There was a knock on the door and she tossed the remote on the couch. She expected to see Jules, but wasn’t all that surprised that Ty stood on the other side.
“Who is it?” she called out as she stared at him through the peephole.
He raised a brow and folded his arms across his chest.
She was irritated with him. Maybe irrationally so, but she was still annoyed and didn’t feel like letting him in right away.
“I know you’re staring at me. You might as well open up,” he said.
“What?” she asked as she opened the door.
Instead of answering, he stepped inside and forced her to move backward.
“I’m tired and not—” His mouth on her stopped her flow of words as he brought his hands to the sides of her face. The door shut behind him with a soft click, and his thumbs brushed her cheeks. His lips slid over hers with the promise of passion rather than a full-out kiss.
“No skating with Sam,” he said against her lips. “I’ll teach you.”
She hadn’t been serious about learning to skate. “I don’t want to fall and hurt myself.”
“I won’t let that happen. And the next time you need a whole-body massage,” he said as he kissed the corner of her mouth, “call me.”
She almost smiled. “How? When you’re so good at pretending I don’t even exist.”
He brushed his lips across hers. “I should get an award for that.”
She put her hands on his chest and pushed. “You could at least say hello.”
“No, I couldn’t.” He dropped his hands and leaned his back against the door. “I can’t risk it.”
Faith moved across the room and turned off the television. “What does that mean?”
“It means that when I look at you, I’m afraid everyone within ten miles can see that I have sex with you.”
She tossed the remote on the table. “Oh.”
“And it means,” he continued as he moved toward her, “that I’m afraid everyone within ten miles can see that I’m remembering the last time I saw you naked. That I got a little rough with you and I wish I was truly sorry about that, but it was so good I’m not. Every time with you is good, and I’m afraid that anyone within ten miles will look at me and know I’m thinking about how to get you naked again.”
She bit the side of her lip. All he had to do was show up and she’d be more than willing to get naked. “You took a big risk in coming here.”

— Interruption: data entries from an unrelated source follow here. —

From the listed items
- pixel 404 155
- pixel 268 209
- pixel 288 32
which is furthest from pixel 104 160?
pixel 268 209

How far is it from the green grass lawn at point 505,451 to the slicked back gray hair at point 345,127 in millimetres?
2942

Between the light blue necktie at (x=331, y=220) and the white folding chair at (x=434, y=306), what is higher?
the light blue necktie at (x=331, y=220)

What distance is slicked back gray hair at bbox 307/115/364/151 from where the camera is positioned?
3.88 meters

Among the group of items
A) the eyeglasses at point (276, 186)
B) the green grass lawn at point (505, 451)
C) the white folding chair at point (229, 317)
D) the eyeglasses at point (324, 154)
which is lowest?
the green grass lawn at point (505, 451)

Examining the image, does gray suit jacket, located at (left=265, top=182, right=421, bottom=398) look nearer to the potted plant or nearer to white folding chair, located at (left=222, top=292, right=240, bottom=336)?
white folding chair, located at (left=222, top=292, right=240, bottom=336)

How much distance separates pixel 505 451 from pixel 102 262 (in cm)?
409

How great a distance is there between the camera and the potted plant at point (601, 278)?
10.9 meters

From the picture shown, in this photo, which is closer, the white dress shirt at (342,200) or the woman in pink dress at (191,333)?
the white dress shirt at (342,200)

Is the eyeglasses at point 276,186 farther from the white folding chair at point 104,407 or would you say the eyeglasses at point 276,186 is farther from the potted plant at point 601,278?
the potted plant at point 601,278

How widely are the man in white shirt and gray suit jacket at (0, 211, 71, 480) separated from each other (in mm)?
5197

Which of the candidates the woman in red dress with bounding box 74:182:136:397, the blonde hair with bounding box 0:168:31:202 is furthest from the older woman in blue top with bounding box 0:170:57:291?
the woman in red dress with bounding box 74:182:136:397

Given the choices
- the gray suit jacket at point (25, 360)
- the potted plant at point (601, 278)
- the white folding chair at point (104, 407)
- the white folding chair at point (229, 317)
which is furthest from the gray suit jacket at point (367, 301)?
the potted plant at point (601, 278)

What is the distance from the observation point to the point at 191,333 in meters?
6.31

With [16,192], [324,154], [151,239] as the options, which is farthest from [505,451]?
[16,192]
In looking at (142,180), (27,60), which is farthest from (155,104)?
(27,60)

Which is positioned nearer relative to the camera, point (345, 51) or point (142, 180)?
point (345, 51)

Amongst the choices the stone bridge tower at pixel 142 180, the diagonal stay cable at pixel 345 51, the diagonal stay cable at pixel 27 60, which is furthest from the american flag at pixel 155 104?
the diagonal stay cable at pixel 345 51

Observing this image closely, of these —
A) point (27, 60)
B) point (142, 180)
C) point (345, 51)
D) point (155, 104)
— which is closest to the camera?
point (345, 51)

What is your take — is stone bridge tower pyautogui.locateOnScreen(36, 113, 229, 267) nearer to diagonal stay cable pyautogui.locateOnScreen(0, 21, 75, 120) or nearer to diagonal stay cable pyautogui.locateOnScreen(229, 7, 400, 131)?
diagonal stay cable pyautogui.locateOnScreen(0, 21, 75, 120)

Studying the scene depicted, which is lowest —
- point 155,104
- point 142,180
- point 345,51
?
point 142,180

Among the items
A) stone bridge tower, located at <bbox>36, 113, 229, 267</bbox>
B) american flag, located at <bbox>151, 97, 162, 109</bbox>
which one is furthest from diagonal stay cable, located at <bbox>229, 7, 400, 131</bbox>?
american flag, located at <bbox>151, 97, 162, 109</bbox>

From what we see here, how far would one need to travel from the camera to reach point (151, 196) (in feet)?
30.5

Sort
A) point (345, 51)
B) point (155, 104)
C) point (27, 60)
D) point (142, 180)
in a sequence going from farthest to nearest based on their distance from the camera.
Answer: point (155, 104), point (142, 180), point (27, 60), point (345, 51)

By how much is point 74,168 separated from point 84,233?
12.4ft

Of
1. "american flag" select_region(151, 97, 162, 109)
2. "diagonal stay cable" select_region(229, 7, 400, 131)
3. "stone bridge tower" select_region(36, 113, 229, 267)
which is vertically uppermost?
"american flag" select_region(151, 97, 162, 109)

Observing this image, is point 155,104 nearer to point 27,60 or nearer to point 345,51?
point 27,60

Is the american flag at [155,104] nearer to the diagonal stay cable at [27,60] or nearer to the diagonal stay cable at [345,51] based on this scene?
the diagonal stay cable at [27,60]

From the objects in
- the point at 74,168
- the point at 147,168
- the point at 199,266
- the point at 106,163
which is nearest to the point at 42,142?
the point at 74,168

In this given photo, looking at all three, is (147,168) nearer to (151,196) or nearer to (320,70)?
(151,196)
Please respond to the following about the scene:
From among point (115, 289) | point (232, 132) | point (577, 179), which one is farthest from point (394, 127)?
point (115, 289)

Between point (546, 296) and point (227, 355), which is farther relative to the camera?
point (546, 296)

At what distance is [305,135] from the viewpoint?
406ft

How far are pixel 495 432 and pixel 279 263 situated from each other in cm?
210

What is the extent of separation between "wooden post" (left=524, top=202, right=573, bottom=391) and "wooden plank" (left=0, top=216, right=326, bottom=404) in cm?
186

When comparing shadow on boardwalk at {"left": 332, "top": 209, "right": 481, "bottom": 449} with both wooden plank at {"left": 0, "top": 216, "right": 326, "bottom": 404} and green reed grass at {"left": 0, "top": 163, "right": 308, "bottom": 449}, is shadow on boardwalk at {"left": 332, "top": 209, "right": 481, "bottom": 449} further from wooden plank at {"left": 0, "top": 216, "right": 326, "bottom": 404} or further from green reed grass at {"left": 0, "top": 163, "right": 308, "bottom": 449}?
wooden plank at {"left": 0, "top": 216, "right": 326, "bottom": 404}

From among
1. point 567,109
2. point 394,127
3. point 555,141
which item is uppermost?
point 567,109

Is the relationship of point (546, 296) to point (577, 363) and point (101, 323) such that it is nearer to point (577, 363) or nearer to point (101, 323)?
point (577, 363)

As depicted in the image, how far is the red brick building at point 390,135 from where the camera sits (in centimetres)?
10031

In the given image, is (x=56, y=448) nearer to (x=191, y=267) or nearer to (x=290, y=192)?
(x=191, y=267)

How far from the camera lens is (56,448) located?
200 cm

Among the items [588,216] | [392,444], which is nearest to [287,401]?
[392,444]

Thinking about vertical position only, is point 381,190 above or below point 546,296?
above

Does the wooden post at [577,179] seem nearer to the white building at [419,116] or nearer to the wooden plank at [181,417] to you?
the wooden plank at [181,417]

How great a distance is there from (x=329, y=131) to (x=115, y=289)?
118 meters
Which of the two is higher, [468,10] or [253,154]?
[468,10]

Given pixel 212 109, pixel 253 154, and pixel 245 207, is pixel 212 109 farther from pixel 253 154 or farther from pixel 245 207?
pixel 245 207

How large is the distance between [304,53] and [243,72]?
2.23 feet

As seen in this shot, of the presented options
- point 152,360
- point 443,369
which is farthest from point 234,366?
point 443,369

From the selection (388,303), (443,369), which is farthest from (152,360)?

He reached for her hands and brushed his thumb over the backs of her knuckles. “Everyone is still in the restaurant. Besides, none of us are on this floor.” He pulled her toward him. “So you got the muffin.”
“You sent me the muffin?”
“Can’t have you wasting away on bran and Promise spread. I need you full of energy.”
She owned a penthouse in downtown Seattle and an elite hockey team. She had more money than she knew what to do with, yet she couldn’t help smiling like a fool over a two-dollar muffin. “Thank you.”
He reached for the frog buttons closing her dress. “I have an ulterior motive.”
Faith reached up and pulled the jade sticks from her hair. “Shocking.”
“Monday, I played some of the best hockey of my life. I’m not usually superstitious, but I gotta believe it had something to do with the night before.”
She tossed the sticks on the table and her hair fell down her back.